SPIRIT OF AN ARTIST
An artist by
definition must be a free spirit, free from the yoke of
necessity, a being able to play with serious business of
every day living and then always able to fly, to grasp
what maybe others are only able to glimpse. A pure and
fresh spirit like that of a child, a very receptive and
inquisitive being, always animated by the desire to know
and to learn, but also willing and generous in the
offering of himself. A spirit which comes from a constant
perfectioning, upon which meditation and existential pain
has worked as a chisel, smoothing over any rough edges
and voids, creating a work of art of his inner being,
making a special, noble spirit from a common man.
Man like this do exist, artists
in name and deeds, one meets once in a lifetime, and this
is the case of Sergio Zen.
Zen works in a studio situated amongst the rocky slopes of Valdagno, an isolated place, which lends itself to reflection and introspection. His way of acting, his gestures, his works, immediately reveal his open, radiant personality, not enbittered by the maliciousness of humanity, whilst his inner being seems to light up with contact from the outside world: providing infinite intensely poetic situations which he then transforms in his paintings. We are not talking about simple psycology, about psycological literature on works of art, but about recognizing painting which comes from an act of generousity towards the world and not only the self-affirmation of ego. His attitude towards others one can also see through his organisation of the choice of expression, in supplying himself with a sign language as gestures, and the areas of space-colour interpreted by emanations, effusions of regenerated energy.
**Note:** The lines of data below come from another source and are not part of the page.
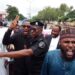 Iran Tsoffin Ƴansanda Sun Fara Zanga-Zangar Ƙuncin Rayuwa A Abuja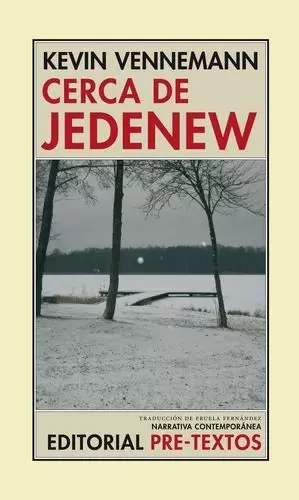 CERCA DE JEDENEW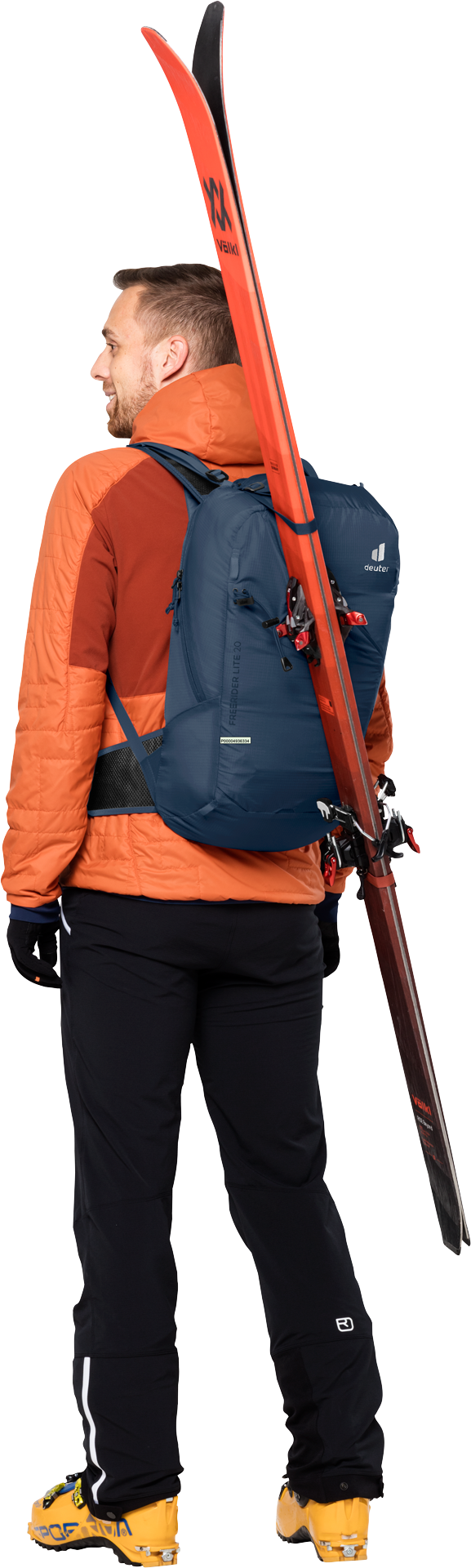 Freerider Lite 20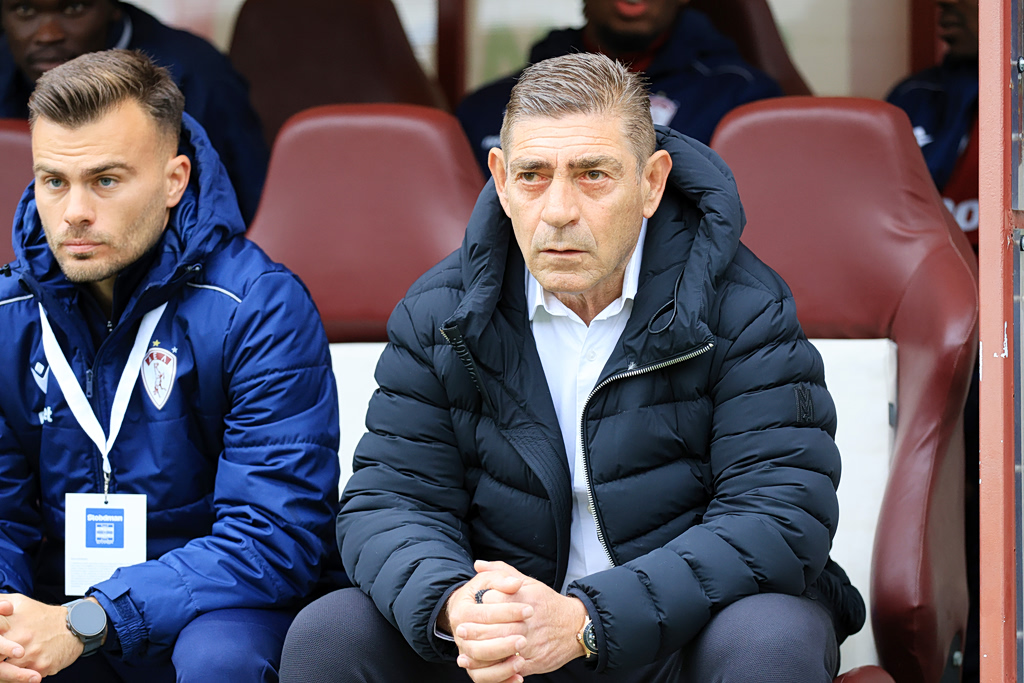 Τέλος ο Παντελίδης από την ΑΕΛ – Επίσημο το «διαζύγιο» των δύο πλευρών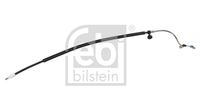 FEBI BILSTEIN 106233 - Cable de accionamiento, freno de estacionamiento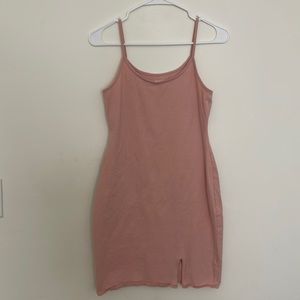WildFable dress, size large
That everything is a manifestation of energy, is reconfirmed by his instance on the poetics of colours: "colour as a pure emotion" (S. Zen), lives within the artist and reality becomes circumstance, the stimolous for creative translations from the intense, inner life. Painting in Zen is born above anything else from an overwhelmning passion, from a desire to act, rather than contemplate, communicate. There is no detachment. In fact his paintings capture you and take you into the picture or they give themselves to our sensibilities like rivers overflowing onto parched earth. The fluidity of the paintings seems continuously renewed by an everlsting source, and leaves an active, vibrant substance on the canvas, radiating emotion. Hence, the formal choice of surfaces are superimposed layared or slide; the texture indicates space, and acted upon space; the intervention of units rests light and aerial, rithmic touches which at times are markedly lirical. Every paiting sets our minds and hearts a light, aeleiminating the external internal unrelatedness, the barriers, he boundaries, the hierarchy of that which is below and that which is above: profondly penetrating his spirit and ours without frightening us, but rather enriching us with an authentic sensorial experience.